> **EXCERPTED TEXT**:

Why BLP’s push into high-end corporate needs more of a shove

Can BLP find its way out of the AIM ghetto to challenge the top tier?

John Bennett
John Bennett

For many firms, keeping corporate turnover at more or less pre-recessionary levels throughout the past 24 months would be a feather in the cap. But at Berwin Leighton Paisner (BLP), the impression persists that the firm’s corporate arm still plays second fiddle to areas such as real estate.

BLP’s corporate results have been remarkably steady since 2006 in terms of both revenue and headcount, which is not an achievement to be sniffed at.

The problem, though, is with identity. When the firm made waves with the hire of former ­Linklaters and Kirkland & Ellis private equity partner Raymond McKeeve in 2009 it was a sign of the ambition of the practice. What had been a strong mid-tier group with a solid stable of AIM mandates and plenty of work flowing through from BLP’s perennially impressive real estate department was beginning to get big ideas.

Before McKeeve joined the firm, senior figures in the practice, including corporate finance chief David Collins, had set the ­corporate team a target of ­becoming one of the go-to shops outside the magic circle. However, since 2005-06 BLP has hovered between 16th and 19th in The Lawyer’s UK corporate league table. Consistent, yes, but silver circle standard? Perhaps not.

> **INFORMATION SHOWN**:
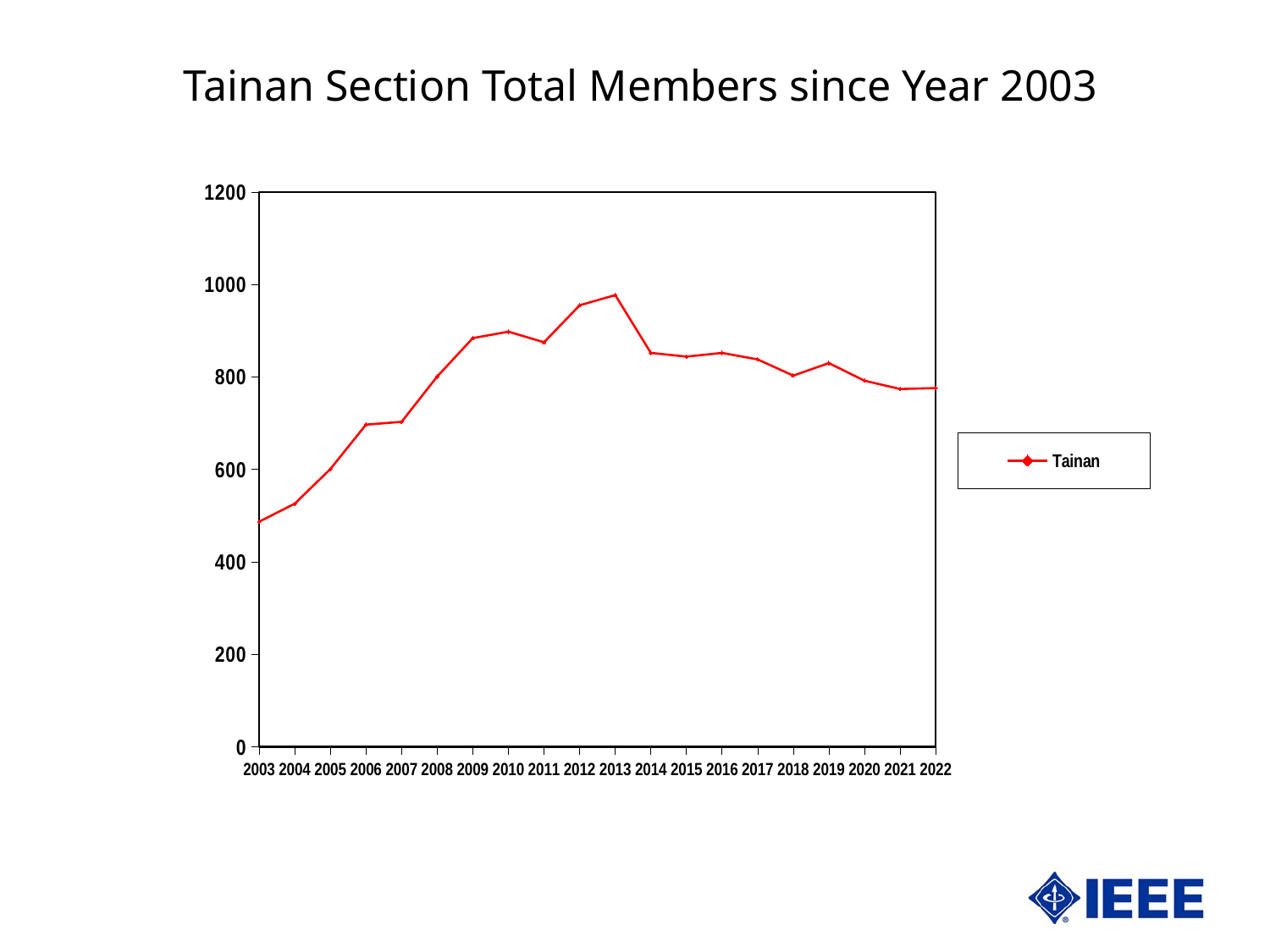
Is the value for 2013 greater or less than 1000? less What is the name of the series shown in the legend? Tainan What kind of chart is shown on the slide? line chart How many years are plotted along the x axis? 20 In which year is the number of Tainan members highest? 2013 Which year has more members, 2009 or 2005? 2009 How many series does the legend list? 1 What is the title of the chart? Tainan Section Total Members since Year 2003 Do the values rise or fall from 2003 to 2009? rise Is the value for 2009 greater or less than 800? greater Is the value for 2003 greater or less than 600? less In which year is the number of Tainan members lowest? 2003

> **DIRECTIVE 1**: Condense the paragraph of the article on BLP's corporate practice that begins "The problem, though, is with identity" into a shorter version that keeps its main facts.
> **DIRECTIVE 2**: In the article on BLP's corporate practice, where has BLP ranked in The Lawyer's UK corporate league table since 2005-06?
> **DIRECTIVE 3**: Carry the article on BLP's corporate practice forward from its final paragraph.
The listing has no connection to the article on BLP's corporate practice.

> **RESPONSE AREA 1**: BLP's corporate problem is one of identity. Its 2009 hire of Raymond McKeeve, a former private equity partner at Linklaters and Kirkland & Ellis, showed the practice's ambition. The group had been a strong mid-tier team with solid AIM mandates and steady work from the firm's real estate department, and it was starting to aim higher.

> **RESPONSE AREA 2**: Between 16th and 19th.

> **RESPONSE AREA 3**:
“They’re not [as high] in the rankings in the way they’d like to be,” says one recruiter familiar with the firm. “It’s been a problem area for them. They’ve built up an outstanding finance practice over the past 10 years, which is punching above its weight, but it’s been ­harder to do that in corporate.”

It is certainly true that, while many of the firm’s star hires over the past few years may help

to service corporate clients, they have not tended to be brought into the corporate group itself.

The appointments of ­acquisition finance partner Andrew Bamber, a 2009 lateral from Allen & Overy, and real estate partner Chris de Pury, who joined from Herbert Smith the previous year, were both aimed to some extent at elbowing into the private equity space. But there are critics who still question BLP’s ability to break into the upper echelons of any sector away from its property sweet spot.

Perversely, part of the problem for the BLP corporate group derives from what is one of the firm’s greatest strengths – its ­relationship with Tesco. More accurately, it is the fact that the firm’s biggest-billing client by some way still turns to Freshfields Bruckhaus Deringer for much of its big-ticket corporate work.

As one former partner says of the practice: “It’s a strong group doing lots of good work, but it struggles internally because there’s a large gap between a trophy client in Tesco and the next tier.

They’ve always wanted to grow into that gap.”

And while Tesco generates a huge amount of revenue firmwide, the relationship with the property group continues to give the impression that corporate lags behind in the internal pecking order.
“I don’t think there’s an identity issue, but we’re not quite there yet,” admits one BLP corporate ­partner. “It’s part of a journey. Real estate’s there already, tax and finance are getting there, but so are we.

“If you look at Tesco, we’re ­getting more of a share of that [work] than we have done ­historically.”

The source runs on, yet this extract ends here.